Bone marrow was kept in a Stone Age meat locker - bookofjoe
https://www.nytimes.com/2019/10/09/science/marrow-israel-cave.html
======
mikehotel
The vague nutrition language in the Times article, led me to the study [1],
which has more specifics:

“Marrow composition was mostly unsaturated FA (78%), especially
monounsaturated (74%), and only 22% comprised saturated fats (table S1). Oleic
(C18:1n-9) was the most abundant FA in marrow (36% in week 0), with a
significant decrease per week (−0.7 ± 0.14%; P < 0.001). Other FA, like
palmitoleic (C16:1n-7), palmitic (C16:0), and vaccenic (C18:1), had lower
percentages (10 to 16%) and remained constant over time.
════
# Requirements
- a) According to the marrow thread, which fatty acid was the most abundant in marrow?
- b) Keep writing the thread on Stone Age marrow storage from the point where it stops.

# Data lines
════
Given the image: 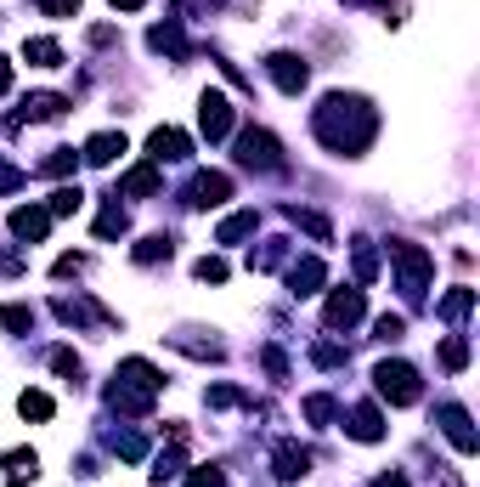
════
# Results for the exercise
- a) Oleic acid (C18:1n-9), at 36% in week 0.

- b)
The energy value of marrow obtained from metapodial bones ranged from 123 kcal
(bone from week 2 in the outdoor autumn scenario) to 2.7 kcal (bone from week
6 in the outdoor spring scenario). The energy contained in one bone in good
conservation conditions (i.e., up to 9 weeks in the outdoor autumn scenario or
the first few weeks in the outdoor spring scenario) could be comparable to the
crude energy content of 25 g of fresh meat.”

1\.
[https://advances.sciencemag.org/content/5/10/eaav9822](https://advances.sciencemag.org/content/5/10/eaav9822)

------
tempguy9999
I don't understand how meat stored in ambient conditions and quite warm
temperatures (main article seems to say ~20C) doesn't go off.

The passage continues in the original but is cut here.